-- START RECORDS --

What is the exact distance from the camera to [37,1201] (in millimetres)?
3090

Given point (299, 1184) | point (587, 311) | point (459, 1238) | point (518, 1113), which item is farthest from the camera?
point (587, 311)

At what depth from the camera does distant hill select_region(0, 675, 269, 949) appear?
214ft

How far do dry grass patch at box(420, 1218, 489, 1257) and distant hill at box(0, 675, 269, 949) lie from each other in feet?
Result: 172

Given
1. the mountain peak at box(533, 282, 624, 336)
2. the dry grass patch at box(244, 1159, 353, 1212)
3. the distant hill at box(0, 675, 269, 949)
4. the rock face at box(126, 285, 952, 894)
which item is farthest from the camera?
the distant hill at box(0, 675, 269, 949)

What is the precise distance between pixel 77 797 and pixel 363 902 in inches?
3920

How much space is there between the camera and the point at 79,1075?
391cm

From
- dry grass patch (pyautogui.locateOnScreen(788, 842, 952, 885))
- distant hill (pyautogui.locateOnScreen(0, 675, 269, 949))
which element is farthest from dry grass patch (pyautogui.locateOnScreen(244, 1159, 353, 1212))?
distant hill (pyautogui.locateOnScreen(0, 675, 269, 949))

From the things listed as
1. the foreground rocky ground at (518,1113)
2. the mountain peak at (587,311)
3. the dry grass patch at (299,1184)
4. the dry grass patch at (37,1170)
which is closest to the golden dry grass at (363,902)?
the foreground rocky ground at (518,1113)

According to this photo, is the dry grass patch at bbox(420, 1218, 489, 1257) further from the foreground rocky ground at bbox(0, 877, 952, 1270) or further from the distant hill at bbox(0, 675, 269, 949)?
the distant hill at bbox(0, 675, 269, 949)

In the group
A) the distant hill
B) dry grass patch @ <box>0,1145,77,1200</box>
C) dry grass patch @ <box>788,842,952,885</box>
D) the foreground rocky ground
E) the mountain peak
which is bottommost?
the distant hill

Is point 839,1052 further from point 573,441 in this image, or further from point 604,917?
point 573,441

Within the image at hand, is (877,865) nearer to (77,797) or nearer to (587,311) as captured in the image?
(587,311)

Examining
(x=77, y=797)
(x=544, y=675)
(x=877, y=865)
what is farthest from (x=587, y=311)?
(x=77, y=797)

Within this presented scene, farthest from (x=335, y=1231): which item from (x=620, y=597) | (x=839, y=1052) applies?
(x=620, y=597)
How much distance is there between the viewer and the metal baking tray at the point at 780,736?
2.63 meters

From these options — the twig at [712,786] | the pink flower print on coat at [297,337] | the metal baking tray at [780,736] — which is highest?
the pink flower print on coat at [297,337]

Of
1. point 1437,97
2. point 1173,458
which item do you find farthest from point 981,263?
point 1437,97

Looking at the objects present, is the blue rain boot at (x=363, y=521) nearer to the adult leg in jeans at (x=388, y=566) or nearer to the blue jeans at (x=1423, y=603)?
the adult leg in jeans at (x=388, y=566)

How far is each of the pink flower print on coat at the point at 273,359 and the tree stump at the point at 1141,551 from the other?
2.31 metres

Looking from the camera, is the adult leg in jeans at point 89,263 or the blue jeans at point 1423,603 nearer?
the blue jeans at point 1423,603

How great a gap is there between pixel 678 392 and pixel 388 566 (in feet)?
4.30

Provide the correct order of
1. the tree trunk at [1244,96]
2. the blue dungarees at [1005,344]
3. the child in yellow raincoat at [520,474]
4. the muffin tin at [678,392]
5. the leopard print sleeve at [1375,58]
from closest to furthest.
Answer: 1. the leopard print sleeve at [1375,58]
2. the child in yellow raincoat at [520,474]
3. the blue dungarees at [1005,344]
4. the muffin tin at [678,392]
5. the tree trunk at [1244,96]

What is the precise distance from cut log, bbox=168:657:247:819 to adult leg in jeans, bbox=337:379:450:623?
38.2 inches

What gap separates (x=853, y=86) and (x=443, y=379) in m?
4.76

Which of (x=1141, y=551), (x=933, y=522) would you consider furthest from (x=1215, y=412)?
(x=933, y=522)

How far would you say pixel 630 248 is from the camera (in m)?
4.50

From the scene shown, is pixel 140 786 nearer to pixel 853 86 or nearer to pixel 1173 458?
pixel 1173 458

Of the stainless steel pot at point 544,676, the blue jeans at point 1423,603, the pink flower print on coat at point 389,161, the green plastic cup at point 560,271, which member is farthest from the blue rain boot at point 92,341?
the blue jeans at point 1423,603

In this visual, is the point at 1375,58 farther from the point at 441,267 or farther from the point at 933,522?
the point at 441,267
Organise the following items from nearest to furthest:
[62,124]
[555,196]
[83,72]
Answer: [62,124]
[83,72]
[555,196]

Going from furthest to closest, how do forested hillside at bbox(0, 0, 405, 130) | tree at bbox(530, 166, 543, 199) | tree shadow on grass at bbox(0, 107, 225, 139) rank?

-- END RECORDS --

- _INSTRUCTION_
Can you recast every line of the listing above as a JSON list of strings, one string per line, with blank lines left out?

- _FULL ANSWER_
[
  "What is the exact distance from the camera to [37,1201] (in millimetres)?",
  "3090",
  "Given point (299, 1184) | point (587, 311) | point (459, 1238) | point (518, 1113), which item is farthest from the camera?",
  "point (587, 311)",
  "At what depth from the camera does distant hill select_region(0, 675, 269, 949) appear?",
  "214ft",
  "How far do dry grass patch at box(420, 1218, 489, 1257) and distant hill at box(0, 675, 269, 949) lie from each other in feet?",
  "Result: 172",
  "Given",
  "1. the mountain peak at box(533, 282, 624, 336)",
  "2. the dry grass patch at box(244, 1159, 353, 1212)",
  "3. the distant hill at box(0, 675, 269, 949)",
  "4. the rock face at box(126, 285, 952, 894)",
  "which item is farthest from the camera?",
  "the distant hill at box(0, 675, 269, 949)",
  "What is the precise distance between pixel 77 797 and pixel 363 902 in inches?",
  "3920",
  "How much space is there between the camera and the point at 79,1075?",
  "391cm",
  "From",
  "- dry grass patch (pyautogui.locateOnScreen(788, 842, 952, 885))",
  "- distant hill (pyautogui.locateOnScreen(0, 675, 269, 949))",
  "which element is farthest from dry grass patch (pyautogui.locateOnScreen(244, 1159, 353, 1212))?",
  "distant hill (pyautogui.locateOnScreen(0, 675, 269, 949))",
  "From the things listed as",
  "1. the foreground rocky ground at (518,1113)",
  "2. the mountain peak at (587,311)",
  "3. the dry grass patch at (299,1184)",
  "4. the dry grass patch at (37,1170)",
  "which is closest to the golden dry grass at (363,902)?",
  "the foreground rocky ground at (518,1113)",
  "According to this photo, is the dry grass patch at bbox(420, 1218, 489, 1257) further from the foreground rocky ground at bbox(0, 877, 952, 1270) or further from the distant hill at bbox(0, 675, 269, 949)?",
  "the distant hill at bbox(0, 675, 269, 949)",
  "In the group",
  "A) the distant hill",
  "B) dry grass patch @ <box>0,1145,77,1200</box>",
  "C) dry grass patch @ <box>788,842,952,885</box>",
  "D) the foreground rocky ground",
  "E) the mountain peak",
  "which is bottommost?",
  "the distant hill",
  "Is point 839,1052 further from point 573,441 in this image, or further from point 604,917?",
  "point 573,441",
  "Within the image at hand, is (877,865) nearer to (77,797) or nearer to (587,311) as captured in the image?",
  "(587,311)",
  "Examining",
  "(x=77, y=797)",
  "(x=544, y=675)",
  "(x=877, y=865)",
  "what is farthest from (x=587, y=311)?",
  "(x=77, y=797)",
  "Within this presented scene, farthest from (x=335, y=1231): which item from (x=620, y=597) | (x=839, y=1052) applies?",
  "(x=620, y=597)",
  "How much distance is there between the viewer and the metal baking tray at the point at 780,736?",
  "2.63 meters",
  "From these options — the twig at [712,786] | the pink flower print on coat at [297,337] | the metal baking tray at [780,736] — which is highest?",
  "the pink flower print on coat at [297,337]",
  "Of",
  "1. point 1437,97",
  "2. point 1173,458",
  "which item do you find farthest from point 981,263?",
  "point 1437,97",
  "Looking at the objects present, is the blue rain boot at (x=363, y=521) nearer to the adult leg in jeans at (x=388, y=566) or nearer to the blue jeans at (x=1423, y=603)?",
  "the adult leg in jeans at (x=388, y=566)",
  "How far is each of the pink flower print on coat at the point at 273,359 and the tree stump at the point at 1141,551 from the other?",
  "2.31 metres",
  "Looking from the camera, is the adult leg in jeans at point 89,263 or the blue jeans at point 1423,603 nearer?",
  "the blue jeans at point 1423,603",
  "How great a gap is there between pixel 678 392 and pixel 388 566 (in feet)?",
  "4.30",
  "Provide the correct order of",
  "1. the tree trunk at [1244,96]",
  "2. the blue dungarees at [1005,344]",
  "3. the child in yellow raincoat at [520,474]",
  "4. the muffin tin at [678,392]",
  "5. the leopard print sleeve at [1375,58]",
  "from closest to furthest.",
  "Answer: 1. the leopard print sleeve at [1375,58]",
  "2. the child in yellow raincoat at [520,474]",
  "3. the blue dungarees at [1005,344]",
  "4. the muffin tin at [678,392]",
  "5. the tree trunk at [1244,96]",
  "What is the precise distance from cut log, bbox=168:657:247:819 to adult leg in jeans, bbox=337:379:450:623?",
  "38.2 inches",
  "What gap separates (x=853, y=86) and (x=443, y=379) in m?",
  "4.76",
  "Which of (x=1141, y=551), (x=933, y=522) would you consider furthest from (x=1215, y=412)?",
  "(x=933, y=522)",
  "How far would you say pixel 630 248 is from the camera (in m)?",
  "4.50",
  "From the scene shown, is pixel 140 786 nearer to pixel 853 86 or nearer to pixel 1173 458?",
  "pixel 1173 458",
  "Of the stainless steel pot at point 544,676, the blue jeans at point 1423,603, the pink flower print on coat at point 389,161, the green plastic cup at point 560,271, which member is farthest from the blue rain boot at point 92,341?",
  "the blue jeans at point 1423,603",
  "In this visual, is the point at 1375,58 farther from the point at 441,267 or farther from the point at 933,522?",
  "the point at 441,267",
  "Organise the following items from nearest to furthest:",
  "[62,124]",
  "[555,196]",
  "[83,72]",
  "Answer: [62,124]",
  "[83,72]",
  "[555,196]",
  "Going from furthest to closest, how do forested hillside at bbox(0, 0, 405, 130) | tree at bbox(530, 166, 543, 199) | tree shadow on grass at bbox(0, 107, 225, 139) rank?"
]